> _WORK ORDER_:
Can you print every record below exactly as written?

THE INPUT: Begin

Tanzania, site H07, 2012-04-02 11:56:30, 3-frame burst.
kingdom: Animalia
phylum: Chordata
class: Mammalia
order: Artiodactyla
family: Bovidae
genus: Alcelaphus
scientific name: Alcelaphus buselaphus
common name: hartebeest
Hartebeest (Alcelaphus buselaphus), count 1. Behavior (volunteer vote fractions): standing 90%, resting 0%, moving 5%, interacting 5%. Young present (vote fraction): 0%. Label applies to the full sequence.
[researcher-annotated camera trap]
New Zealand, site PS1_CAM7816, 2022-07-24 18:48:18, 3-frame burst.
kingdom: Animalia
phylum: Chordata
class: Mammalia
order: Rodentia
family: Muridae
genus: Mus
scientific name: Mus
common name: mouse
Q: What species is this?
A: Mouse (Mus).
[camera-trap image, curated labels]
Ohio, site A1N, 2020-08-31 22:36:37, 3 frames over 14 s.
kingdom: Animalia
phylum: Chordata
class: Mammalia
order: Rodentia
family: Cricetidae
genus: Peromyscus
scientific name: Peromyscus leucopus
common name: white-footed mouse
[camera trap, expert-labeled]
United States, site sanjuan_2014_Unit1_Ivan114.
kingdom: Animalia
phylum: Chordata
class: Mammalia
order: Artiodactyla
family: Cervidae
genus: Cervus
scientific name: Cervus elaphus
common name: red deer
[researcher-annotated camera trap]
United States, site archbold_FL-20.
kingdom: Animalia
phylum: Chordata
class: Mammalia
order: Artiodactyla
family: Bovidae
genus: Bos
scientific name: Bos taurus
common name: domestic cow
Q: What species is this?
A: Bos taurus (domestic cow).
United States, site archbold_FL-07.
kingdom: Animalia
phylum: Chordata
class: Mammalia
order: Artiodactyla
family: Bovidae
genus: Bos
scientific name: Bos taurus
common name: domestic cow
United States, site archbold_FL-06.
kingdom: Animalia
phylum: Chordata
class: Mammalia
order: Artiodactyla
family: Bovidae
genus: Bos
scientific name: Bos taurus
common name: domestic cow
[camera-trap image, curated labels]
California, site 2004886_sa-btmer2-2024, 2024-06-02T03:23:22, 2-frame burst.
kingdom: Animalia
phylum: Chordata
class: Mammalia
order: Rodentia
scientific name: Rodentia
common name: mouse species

THE INPUT: End

> _PROBLEM SOLUTION_:
Tanzania, site H07, 2012-04-02 11:56:30, 3-frame burst.
kingdom: Animalia
phylum: Chordata
class: Mammalia
order: Artiodactyla
family: Bovidae
genus: Alcelaphus
scientific name: Alcelaphus buselaphus
common name: hartebeest
Hartebeest (Alcelaphus buselaphus), count 1. Behavior (volunteer vote fractions): standing 90%, resting 0%, moving 5%, interacting 5%. Young present (vote fraction): 0%. Label applies to the full sequence.
[researcher-annotated camera trap]
New Zealand, site PS1_CAM7816, 2022-07-24 18:48:18, 3-frame burst.
kingdom: Animalia
phylum: Chordata
class: Mammalia
order: Rodentia
family: Muridae
genus: Mus
scientific name: Mus
common name: mouse
Q: What species is this?
A: Mouse (Mus).
[camera-trap image, curated labels]
Ohio, site A1N, 2020-08-31 22:36:37, 3 frames over 14 s.
kingdom: Animalia
phylum: Chordata
class: Mammalia
order: Rodentia
family: Cricetidae
genus: Peromyscus
scientific name: Peromyscus leucopus
common name: white-footed mouse
[camera trap, expert-labeled]
United States, site sanjuan_2014_Unit1_Ivan114.
kingdom: Animalia
phylum: Chordata
class: Mammalia
order: Artiodactyla
family: Cervidae
genus: Cervus
scientific name: Cervus elaphus
common name: red deer
[researcher-annotated camera trap]
United States, site archbold_FL-20.
kingdom: Animalia
phylum: Chordata
class: Mammalia
order: Artiodactyla
family: Bovidae
genus: Bos
scientific name: Bos taurus
common name: domestic cow
Q: What species is this?
A: Bos taurus (domestic cow).
United States, site archbold_FL-07.
kingdom: Animalia
phylum: Chordata
class: Mammalia
order: Artiodactyla
family: Bovidae
genus: Bos
scientific name: Bos taurus
common name: domestic cow
United States, site archbold_FL-06.
kingdom: Animalia
phylum: Chordata
class: Mammalia
order: Artiodactyla
family: Bovidae
genus: Bos
scientific name: Bos taurus
common name: domestic cow
[camera-trap image, curated labels]
California, site 2004886_sa-btmer2-2024, 2024-06-02T03:23:22, 2-frame burst.
kingdom: Animalia
phylum: Chordata
class: Mammalia
order: Rodentia
scientific name: Rodentia
common name: mouse species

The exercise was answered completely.